# Seed planted in root riot plugs



## SubmarineGirl (Mar 14, 2022)

So my last grow I used peat plugs with no problem but decided to try root riot plugs this grow after reading some of the good results here. I popped my seeds in water waited till they popped then planted them tail down with tweezers. The first six I planted all came up but one broke her head getting out. I dropped two more seeds gifted to me in water, they popped and I planted them the same way. It took 4 days for the first seed to pop thru the plug and I’m still waiting on the other day 5 today. Has anyone else had this problem? It seems that the sponge like material the plug is made out of is a bit harder for some of the seeds to move around comfortably. Although I had no gnats, I’m thinking if that second seed doesn’t pop soon, I may go back to the peat starters… I was careful not to place them to deep after the broke neck plant and tried to provide clearance for her to come thru…


----------



## joeb631a (Mar 14, 2022)

yes ,i have this little greenhouse plastic jamas and i put 2 ak47s photos and 2 bruce banners auto both aks yep both bruce banners zip.
Thats is in a tent with 50% hum and me spraying the dome till i see a growth at aprox on average 70 deg


----------



## SubmarineGirl (Mar 14, 2022)

joeb631a said:


> yes ,i have this little greenhouse plastic jamas and i put 2 ak47s photos and 2 bruce banners auto both aks yep both bruce banners zip.
> Thats is in a tent with 50% hum and me spraying the dome till i see a growth at aprox on average 70 deg


Humm.. they seem to work really nice for clones. They slide right in comfortably. I’ll find out as I just set some. May not be the best thing for seed tho although GMO planted his in them I think. I don’t think he started them in a glass tho maybe that’s the trick  He offset the hole to have more control of their depth. I hate wasting a good seed especially when I know it already popped In the glass and should be soon ready to transplant by now…


----------



## WeedLord (Mar 14, 2022)

Turn them over and make new hole just not so deep


----------



## CrashMagnet (Mar 14, 2022)

Hmm, I was just about to try the root riot plugs on some newly germinated auto GSC seeds. Now I'm not so sure.
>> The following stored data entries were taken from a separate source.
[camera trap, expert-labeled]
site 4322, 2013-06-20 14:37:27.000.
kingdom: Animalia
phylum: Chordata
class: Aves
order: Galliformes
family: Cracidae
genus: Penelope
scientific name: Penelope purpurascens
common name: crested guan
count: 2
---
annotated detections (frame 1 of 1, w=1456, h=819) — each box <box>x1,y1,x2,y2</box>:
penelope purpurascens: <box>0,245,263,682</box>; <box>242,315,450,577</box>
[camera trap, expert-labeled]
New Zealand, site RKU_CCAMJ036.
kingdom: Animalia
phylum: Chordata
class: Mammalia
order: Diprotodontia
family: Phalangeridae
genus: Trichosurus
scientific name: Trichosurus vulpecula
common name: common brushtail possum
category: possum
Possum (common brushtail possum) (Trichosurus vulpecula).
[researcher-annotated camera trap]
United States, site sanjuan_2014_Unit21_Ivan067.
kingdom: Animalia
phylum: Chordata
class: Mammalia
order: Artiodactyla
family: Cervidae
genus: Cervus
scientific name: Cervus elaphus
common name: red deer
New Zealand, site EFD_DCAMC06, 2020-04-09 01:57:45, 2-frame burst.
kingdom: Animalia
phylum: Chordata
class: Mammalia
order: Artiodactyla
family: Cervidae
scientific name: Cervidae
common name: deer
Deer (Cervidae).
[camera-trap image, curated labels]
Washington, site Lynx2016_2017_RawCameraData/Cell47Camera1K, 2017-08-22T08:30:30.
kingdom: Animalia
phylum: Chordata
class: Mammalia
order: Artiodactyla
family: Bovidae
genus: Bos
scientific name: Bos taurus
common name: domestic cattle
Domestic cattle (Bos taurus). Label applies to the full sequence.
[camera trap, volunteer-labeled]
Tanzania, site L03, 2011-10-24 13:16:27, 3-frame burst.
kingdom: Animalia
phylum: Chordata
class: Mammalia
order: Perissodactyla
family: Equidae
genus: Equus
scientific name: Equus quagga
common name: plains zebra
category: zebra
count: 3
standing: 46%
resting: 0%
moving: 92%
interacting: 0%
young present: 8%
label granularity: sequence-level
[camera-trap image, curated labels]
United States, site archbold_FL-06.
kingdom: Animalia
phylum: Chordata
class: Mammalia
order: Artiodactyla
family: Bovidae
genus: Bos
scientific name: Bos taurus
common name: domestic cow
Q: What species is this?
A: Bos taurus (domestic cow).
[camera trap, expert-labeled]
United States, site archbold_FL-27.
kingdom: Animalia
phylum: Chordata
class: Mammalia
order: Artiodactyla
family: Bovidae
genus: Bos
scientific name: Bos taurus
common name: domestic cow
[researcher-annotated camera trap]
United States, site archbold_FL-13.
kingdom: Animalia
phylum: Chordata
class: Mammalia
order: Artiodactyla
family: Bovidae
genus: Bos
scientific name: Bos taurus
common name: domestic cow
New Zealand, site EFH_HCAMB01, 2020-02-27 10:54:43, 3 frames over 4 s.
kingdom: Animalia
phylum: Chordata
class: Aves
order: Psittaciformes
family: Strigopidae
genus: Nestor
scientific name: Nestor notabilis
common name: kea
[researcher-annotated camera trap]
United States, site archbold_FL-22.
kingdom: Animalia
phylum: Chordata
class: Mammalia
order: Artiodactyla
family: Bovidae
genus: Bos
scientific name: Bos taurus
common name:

I used rockwool the last time, but I'm out.


----------



## pute (Mar 14, 2022)

I used to use Rapid Rooters.  I have used nothing but rock wool for a few years now.  On everything, seeds, clones, maters and peppers.


----------



## WeedHopper (Mar 14, 2022)

Rapid rooters are good or Jiffy pots with seed starter.


----------



## SubmarineGirl (Mar 14, 2022)

pute said:


> I used to use Rapid Rooters.  I have used nothing but rock wool for a few years now.  On everything, seeds, clones, maters and peppers.


It’s it easier for the seeds to come out of the wool opposed to the root riot plugs?  The root riot seems to have a sponge the of material in them. It did work for most of the seeds but I don’t want to lose anymore


----------



## bigsur51 (Mar 14, 2022)

it ain’t the plug , it is something else…could be the seed genetics , temps , water , humidity , etc etc or a combination of circumstances

we have used grow plugs to start a lot of seeds and have only lost a few

nothing is going to be 100% successful in this hobby

been using Rapid Rooters but switching over to these new ones , Flora Flex 40/40

Process

Pre-Soak the 40/40 plugs by pouring them into your B1:B2 Nutrient solution and allow them to soak for a minimum of 2 minutes.

Place the 40/40 cubes in the Incubator 50 Cell Inner Tray.

Start seeds by placing them into the center hole of the 40/40 cube, push half way down. (Can use a toothpick or similar object to push the seedling down).

Tip: Enusre that seedlings are labeled in the propogation tray using plant tags.

Place the Incubator Dome on the Incubator tray. Ensure that all vents are fully closed to allow moisture to build up inside the dome.

Place the Incubator Kit under your light. Do Not turn the light on for the first 12-36 hours.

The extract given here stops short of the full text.